Он подымается, надо вымыть лицо, фу, что это за лес, в самом деле, только весь выпачкаешься. «Так и быть, расскажу я тебе кое-что про твоего Франца. Я его уж давно знаю. Это, понимаешь, номер. Познакомился я с ним в пивной на Пренцлауераллее. Прошлой зимой. Он торговал газетами и был дружен с одним, как его? – да, с Мекком. Вот тогда я с ним и познакомился. Потом мы с ним часто бывали вместе, а про девчонок я тебе уж рассказывал». – «Значит, это правда?» – «Еще бы не правда! Только он дурак, этот Биберкопф, ужаснейший дурак. Хвастаться ему тут нечем, все шло от меня. А ты думала, что это он мне сплавлял своих женщин? Ах, боже мой, его женщины! Нет, знаешь, послушать бы его, так мы бы давно уже пошли в Армию спасения, чтоб я там исправился». – «А ты не желаешь исправиться, Рейнхольд?» – «Нет, как видишь. Со мной ничего не поделаешь. Какой есть, такой есть. Уж это вернее верного, все равно что аминь в церкви, и тут ни черта не изменишь. А вот в нем, Мици, ты кое-что можешь изменить. Подумать только, что он – твой кот, ведь ты же лакомый кусочек, детка. Так как же это ты откопала себе такого дядю, однорукого, ты, такая красивая женщина, ведь ты можешь иметь хоть целую сотню». – «Полно чепуху молоть». – «Ну конечно, любовь слепа на оба глаза, но все-таки я тебе скажу… Знаешь, чего он у нас теперь хочет, твой кот-то? Он теперь хочет разыгрывать важного барина. Именно у нас! Сперва он хотел посадить меня на скамью кающихся, в Армии спасения, но это ему не удалось. А теперь». – «Нет, не надо его ругать. Не желаю слушать». – «Ну да, ну да, знаю, это твой милый Франц, твой Францекен, все еще?

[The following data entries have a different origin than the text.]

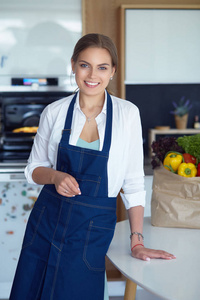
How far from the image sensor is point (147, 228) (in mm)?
1483

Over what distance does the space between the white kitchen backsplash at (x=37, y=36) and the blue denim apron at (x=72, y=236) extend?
4.69 ft

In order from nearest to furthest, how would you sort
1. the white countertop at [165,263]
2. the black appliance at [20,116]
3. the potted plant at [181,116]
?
the white countertop at [165,263]
the black appliance at [20,116]
the potted plant at [181,116]

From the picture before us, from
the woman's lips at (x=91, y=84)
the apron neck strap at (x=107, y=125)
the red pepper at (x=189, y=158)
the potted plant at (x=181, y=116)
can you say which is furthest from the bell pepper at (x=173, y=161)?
the potted plant at (x=181, y=116)

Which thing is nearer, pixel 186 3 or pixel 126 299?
pixel 126 299

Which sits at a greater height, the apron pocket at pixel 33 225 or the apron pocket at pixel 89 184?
the apron pocket at pixel 89 184

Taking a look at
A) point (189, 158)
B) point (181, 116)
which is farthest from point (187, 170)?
point (181, 116)

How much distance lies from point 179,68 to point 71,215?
174cm

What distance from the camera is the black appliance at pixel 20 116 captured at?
9.03 feet

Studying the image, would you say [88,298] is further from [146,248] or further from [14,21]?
[14,21]

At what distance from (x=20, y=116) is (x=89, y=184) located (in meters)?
1.64

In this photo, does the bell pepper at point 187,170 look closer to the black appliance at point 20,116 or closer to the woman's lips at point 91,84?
the woman's lips at point 91,84

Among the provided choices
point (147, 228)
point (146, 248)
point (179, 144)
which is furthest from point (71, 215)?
point (179, 144)

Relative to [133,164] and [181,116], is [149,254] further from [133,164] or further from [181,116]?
[181,116]

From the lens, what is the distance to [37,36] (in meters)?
2.67
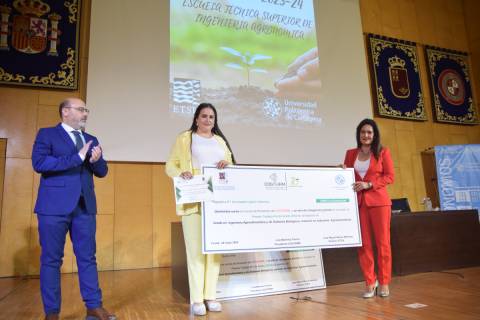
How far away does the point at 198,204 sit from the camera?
2277 mm

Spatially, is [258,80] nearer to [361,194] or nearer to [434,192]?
[361,194]

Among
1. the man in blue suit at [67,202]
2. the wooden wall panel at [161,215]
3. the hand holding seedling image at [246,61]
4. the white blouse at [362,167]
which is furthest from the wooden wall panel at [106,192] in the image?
the white blouse at [362,167]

А?» – «Ведь он же тебе ничего не сделал, Рейнхольд».
Всему свое время, всему, всему. Ужасный человек этот Рейнхольд, пусть он меня отпустит, ничего я больше не хочу от него узнать, ничего ему не надо мне рассказывать. «Это верно, он нам ничего не сделал, да оно и не так просто, Мици. А только уж и тип тебе попался, Мици. Он тебе, например, рассказывал про свою руку? Что? Ведь ты его невеста, или была ею, по крайней мере! Ну, иди сюда, Мицекен, ты моя милая, ты мое маленькое сокровище, не ломайся, пожалуйста». Что мне делать, не хочу я его. Свое время, чтоб посадить и чтоб истребить, зашить и разорвать, плакать и плясать, горевать и смеяться. «Ну иди же, Мици, на что он тебе сдался, этот олух? Ах ты моя красотка. Да не кобенься. Хоть он и твой, все-таки ты же не графиня какая-нибудь. Радуйся, что ты от него отделалась». Радуйся, чего ж тут радоваться? «А он пусть себе скулит, его Мици тю-тю, была да сплыла». – «Да будет тебе, и не тискай ты меня так, я ведь не железная». – «Вижу, что не железная, а вся мягонькая, Мицекен, дай мне сюда свою мордашку». – «Да что это такое, в самом деле? Говорят тебе, не лапай. Что ты себе воображаешь? С каких это пор я твоя Мици?»